Rico and Costa-Font [12] strongly argue that path dependence is not the automatic effect of impersonal institutional inertia but the result of an active, successful struggle by stakeholders to maintain their rights in the face of mounting pressures by stake challengers for changes of institution and policies. Therefore, it is necessary to consider the concepts of power and politics as causes of path dependence in the institutional development [12,13].
In the current issue of Osong Public Health and Research Perspectives, a study aims to examine why and how the Korean health care system was formed, developed and transformed into the integrated single insurer NHI system [14].
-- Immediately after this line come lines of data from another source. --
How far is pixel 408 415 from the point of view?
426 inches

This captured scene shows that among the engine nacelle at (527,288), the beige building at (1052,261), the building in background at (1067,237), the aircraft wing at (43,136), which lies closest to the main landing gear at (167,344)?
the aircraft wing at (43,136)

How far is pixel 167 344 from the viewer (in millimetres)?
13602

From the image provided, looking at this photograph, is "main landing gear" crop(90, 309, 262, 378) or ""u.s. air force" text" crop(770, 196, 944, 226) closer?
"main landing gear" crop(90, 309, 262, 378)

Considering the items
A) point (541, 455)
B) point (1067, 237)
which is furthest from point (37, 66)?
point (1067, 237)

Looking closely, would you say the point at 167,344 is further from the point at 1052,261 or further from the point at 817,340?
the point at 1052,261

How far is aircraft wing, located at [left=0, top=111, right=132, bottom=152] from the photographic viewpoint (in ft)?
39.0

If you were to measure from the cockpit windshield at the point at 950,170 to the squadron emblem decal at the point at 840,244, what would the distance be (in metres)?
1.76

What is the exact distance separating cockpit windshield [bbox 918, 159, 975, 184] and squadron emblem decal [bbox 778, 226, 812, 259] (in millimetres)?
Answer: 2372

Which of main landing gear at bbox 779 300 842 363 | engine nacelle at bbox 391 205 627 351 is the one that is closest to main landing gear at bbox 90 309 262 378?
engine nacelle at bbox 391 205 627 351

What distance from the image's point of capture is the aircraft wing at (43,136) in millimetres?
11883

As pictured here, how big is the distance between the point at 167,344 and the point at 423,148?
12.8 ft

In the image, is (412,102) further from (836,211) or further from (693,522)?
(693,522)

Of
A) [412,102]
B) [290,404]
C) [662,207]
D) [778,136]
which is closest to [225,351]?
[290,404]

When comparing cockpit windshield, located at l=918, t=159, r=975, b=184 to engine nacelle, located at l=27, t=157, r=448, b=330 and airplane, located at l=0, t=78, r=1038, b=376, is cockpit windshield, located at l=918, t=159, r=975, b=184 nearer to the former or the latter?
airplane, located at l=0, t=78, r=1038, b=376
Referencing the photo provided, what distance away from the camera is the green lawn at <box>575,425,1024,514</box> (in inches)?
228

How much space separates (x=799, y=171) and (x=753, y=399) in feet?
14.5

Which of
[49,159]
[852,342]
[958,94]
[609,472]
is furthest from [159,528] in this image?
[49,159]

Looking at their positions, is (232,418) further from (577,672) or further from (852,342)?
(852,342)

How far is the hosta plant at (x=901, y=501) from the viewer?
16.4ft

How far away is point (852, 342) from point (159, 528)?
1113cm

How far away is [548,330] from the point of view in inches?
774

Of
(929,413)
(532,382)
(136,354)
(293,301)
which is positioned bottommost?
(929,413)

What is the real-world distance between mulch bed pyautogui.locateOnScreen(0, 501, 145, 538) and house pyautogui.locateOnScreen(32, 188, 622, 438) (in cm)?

The authors describe the transition in the Korean health care system, using an analytical framework that incorporates such critical variables as the government’s economic development strategies and the relationships among social forces, state autonomy and state power. This study focuses mainly on how the relationships among social forces can change, as the economic development strategy or the governing strategy of a nation changes, in response to changes in international circumstances such as globalization. Authors found that the corporatist SHI system (multiple insurers) introduced in 1977 was transformed into single insurer NHI in July 2000. These changes influenced externally by globalization and internally by political democratization, keeping private dominant health care provision system unchanged during several decades.
The authors conclude that major changes such as the integration reform occurred when high levels of state autonomy were ensured. The state power (state’s policy capability), which is based on the health care infrastructures, acts to limit the direction of any change in the health care system because it is very difficult to build the infrastructures of a health care system in a short time.

CONFLICTS OF INTEREST

No potential conflict of interest relevant to this article was reported.